9/19/2011
mangin hist.17A
Barbara Jeanne Fields main point seems to be that race could be non existant in our every day life if we all cooperate to eliminate the term from our culture. She claims, that "race" is just an ideology that we create and re- create as a society. There are passages where fields mentions that "race" is not biological. By this she means that there is no way that race is in our genes, therefore being no way for "race" to be handed down from generation to generation. She claims that we have the key to what social vocabulary we give the power to in the future. (social vocabulary: ideology: "RACE") Fields definition of ideology is simple. She says that ideology is transmitted through
social vocabulary. That social vocabulary gets power from how a person reacts to a certain idea or a a word.

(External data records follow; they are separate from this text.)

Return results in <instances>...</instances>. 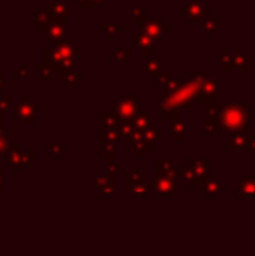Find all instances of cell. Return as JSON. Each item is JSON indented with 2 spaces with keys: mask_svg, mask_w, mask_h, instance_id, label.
<instances>
[{
  "mask_svg": "<svg viewBox=\"0 0 255 256\" xmlns=\"http://www.w3.org/2000/svg\"><path fill=\"white\" fill-rule=\"evenodd\" d=\"M154 190H156L159 196H178L177 185H175L173 180L170 178H163L154 185Z\"/></svg>",
  "mask_w": 255,
  "mask_h": 256,
  "instance_id": "cell-1",
  "label": "cell"
},
{
  "mask_svg": "<svg viewBox=\"0 0 255 256\" xmlns=\"http://www.w3.org/2000/svg\"><path fill=\"white\" fill-rule=\"evenodd\" d=\"M236 196H255V178H245L238 185Z\"/></svg>",
  "mask_w": 255,
  "mask_h": 256,
  "instance_id": "cell-2",
  "label": "cell"
},
{
  "mask_svg": "<svg viewBox=\"0 0 255 256\" xmlns=\"http://www.w3.org/2000/svg\"><path fill=\"white\" fill-rule=\"evenodd\" d=\"M225 188V185L224 183H220V182H217V178L213 180V182H210V180H208L206 182V185H204V192L208 194V196H217L218 192H220V190H224Z\"/></svg>",
  "mask_w": 255,
  "mask_h": 256,
  "instance_id": "cell-3",
  "label": "cell"
},
{
  "mask_svg": "<svg viewBox=\"0 0 255 256\" xmlns=\"http://www.w3.org/2000/svg\"><path fill=\"white\" fill-rule=\"evenodd\" d=\"M2 183H4V176L0 174V186H2Z\"/></svg>",
  "mask_w": 255,
  "mask_h": 256,
  "instance_id": "cell-4",
  "label": "cell"
}]
</instances>
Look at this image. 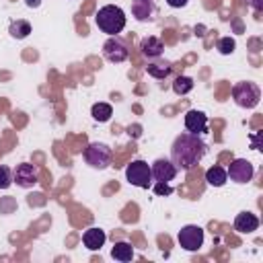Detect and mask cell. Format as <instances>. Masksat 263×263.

The example with the four year old defines her idea of ideology because of the way the mother reacts to the kid saying, "no my friend is brown." The mom reacted with a giggle that embodied a bit of embarassment and a bit of allure. The embarassment coming because the kid said "brown" to define his friend and the allure because her child's innocence toward the matter. By her giggling, the child sees that defining her friend as something else or as brown is ok and "the race" is re-created again. The part of the reading that i enjoyed the most was the section where Fields gives examples of euro-american and caucasian slaves. I had no idea that euro americans where once slaves by term in the northern colonies. I had a slavery-free perspective of the northern colonies. With that being said, i enjoyed reading that once the word slave is mentioned society links it to afro-americans, when in reality every tribe or nation in the world has had slaves at a point in their history. Having all the weight of slavery carried by african americans is an oddity to me.